[Dataset excerpt]
[START]

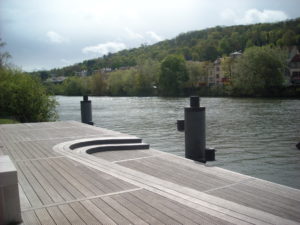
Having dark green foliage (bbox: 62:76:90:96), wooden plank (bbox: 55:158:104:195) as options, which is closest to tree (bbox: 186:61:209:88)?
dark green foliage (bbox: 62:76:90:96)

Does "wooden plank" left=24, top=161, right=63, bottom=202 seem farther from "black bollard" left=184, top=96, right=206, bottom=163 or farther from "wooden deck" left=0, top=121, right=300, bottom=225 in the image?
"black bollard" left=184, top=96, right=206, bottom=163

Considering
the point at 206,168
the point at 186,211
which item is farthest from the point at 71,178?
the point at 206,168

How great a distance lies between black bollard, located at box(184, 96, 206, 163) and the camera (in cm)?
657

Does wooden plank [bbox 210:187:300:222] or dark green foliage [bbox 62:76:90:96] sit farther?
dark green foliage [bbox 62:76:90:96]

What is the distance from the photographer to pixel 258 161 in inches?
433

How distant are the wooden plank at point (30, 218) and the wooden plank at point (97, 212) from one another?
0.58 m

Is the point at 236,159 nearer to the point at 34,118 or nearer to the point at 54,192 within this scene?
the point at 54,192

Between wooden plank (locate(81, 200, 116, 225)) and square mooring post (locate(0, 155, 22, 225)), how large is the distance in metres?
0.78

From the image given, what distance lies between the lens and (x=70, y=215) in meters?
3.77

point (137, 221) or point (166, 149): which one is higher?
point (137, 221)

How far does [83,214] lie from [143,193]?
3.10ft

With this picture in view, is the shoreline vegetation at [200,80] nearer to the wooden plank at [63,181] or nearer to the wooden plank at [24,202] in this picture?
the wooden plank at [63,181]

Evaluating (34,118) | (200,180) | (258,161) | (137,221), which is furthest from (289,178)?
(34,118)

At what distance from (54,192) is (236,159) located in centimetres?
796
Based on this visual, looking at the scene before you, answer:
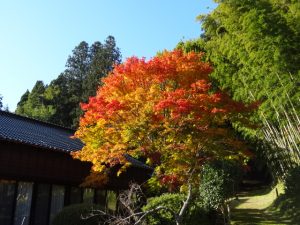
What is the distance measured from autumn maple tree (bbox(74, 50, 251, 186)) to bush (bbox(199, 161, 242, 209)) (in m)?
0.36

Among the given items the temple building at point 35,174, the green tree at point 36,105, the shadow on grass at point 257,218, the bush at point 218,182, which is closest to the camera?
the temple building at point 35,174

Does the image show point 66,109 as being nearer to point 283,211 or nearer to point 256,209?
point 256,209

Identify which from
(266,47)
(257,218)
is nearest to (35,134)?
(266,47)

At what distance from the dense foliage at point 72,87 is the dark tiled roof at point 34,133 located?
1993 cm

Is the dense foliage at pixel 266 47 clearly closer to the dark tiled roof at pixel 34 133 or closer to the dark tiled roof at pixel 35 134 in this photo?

[END]

*Task*.
Reproduce word for word the lines from the one containing "What is the distance from" through the last line above, both ends included. Leave the pictures out.

*Task output*.
What is the distance from the photographer to pixel 258 161 in inches?
433

How distant are the wooden plank at point (30, 218) and the wooden plank at point (97, 212) from one another?
0.58 m

Is the point at 236,159 nearer to the point at 34,118 or nearer to the point at 54,192 within this scene?
the point at 54,192

Between wooden plank (locate(81, 200, 116, 225)) and square mooring post (locate(0, 155, 22, 225)), how large is the distance in metres?
0.78

From the image given, what distance lies between the lens and (x=70, y=215) in meters?
3.77

point (137, 221) or point (166, 149): which one is higher?
point (137, 221)

How far does [83,214] lie from [143,193]?
3.10ft

With this picture in view, is the shoreline vegetation at [200,80] nearer to the wooden plank at [63,181] or nearer to the wooden plank at [24,202] in this picture?
the wooden plank at [63,181]

Evaluating (34,118) | (200,180) | (258,161) | (137,221), which is furthest from (289,178)?
(34,118)

At what distance from (54,192) is (236,159) located in centimetres?
796
Based on this visual, looking at the scene before you, answer:
What is the distance measured from autumn maple tree (bbox(74, 50, 251, 186)) to bush (bbox(199, 161, 242, 209)) (in m)?
0.36

Among the given items the temple building at point 35,174, the green tree at point 36,105, the shadow on grass at point 257,218, the bush at point 218,182, which is closest to the camera?
the temple building at point 35,174

Does the image show point 66,109 as being nearer to point 283,211 or nearer to point 256,209?
point 256,209

Identify which from
(266,47)
(257,218)
is nearest to (35,134)?
(266,47)

At what distance from the dense foliage at point 72,87 is the dark tiled roof at point 34,133 located?
1993 cm

Is the dense foliage at pixel 266 47 clearly closer to the dark tiled roof at pixel 34 133 or closer to the dark tiled roof at pixel 35 134 in this photo?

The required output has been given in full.